That’s a separate opinion from how teams might downgrade him for an incident in which he punched a woman, breaking her jaw, eye socket and cheekbone. Video of the incident was made public over the winter.

What the committee is telling a player like Mixon is that he is a first-round physical talent absent any mitigating factors.

What process does the committee use to evaluate?

In most cases, scouts’ evaluations of underclassmen are well underway by the time applications start arriving in mid-December. Each team representative, and both scouting services, provide individual reports on the players. Vincent’s office forges them into a consensus grade.

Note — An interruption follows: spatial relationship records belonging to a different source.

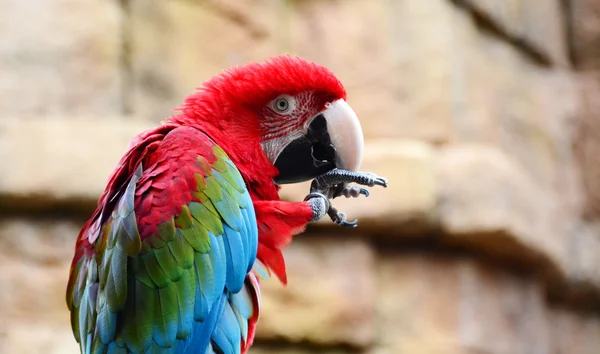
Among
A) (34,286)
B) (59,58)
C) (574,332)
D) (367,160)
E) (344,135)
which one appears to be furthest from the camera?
(574,332)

What information do the players receive?

The response is relatively simple. Players are advised, in a letter to their head coach, that they are assessed as either a first-round pick, a second-round pick or one who is advised to remain in school. Vincent also makes himself available for telephone conversations.

“We don’t get into a lot of specifics,” Vincent said. “This isn’t the place to tell student-athletes what they need to improve on or where they’re lacking or whatever. It’s intended as the best objective assessment we can provide.”

The CAC doesn’t provide draft projections beyond the second round?

Not anymore. Vincent began limiting the answers to the first or second round after the 2014 draft. Research showed that accuracy dropped off significantly beginning with third-round projections.

How accurate are the projections now?

Since 2010, players who received a first- or second-round evaluation and declared for the draft were selected by the end of the second round 84.1 percent of the time. Yearly accuracy rates are in the chart.

Do all underclassmen request these assessments?


In 2015 and 2016, the first two years of the streamlined approach, 38.2 percent of underclassmen declared for the draft without applying for an evaluation. (Numbers for 2017 haven’t been tabulated yet.)

What happens when players don’t heed the advice they’re given?

Here’s what we can tell you.

From 2015-16, 322 players were evaluated.

Of that total, 73 declared after being advised to stay in school.

The average draft position of that subgroup was the fifth round. Twenty went undrafted.

Can it work the other way?

Sure. Of the 73 who declared after being advised to stay in school, 11 were drafted in the first or second rounds (15 percent).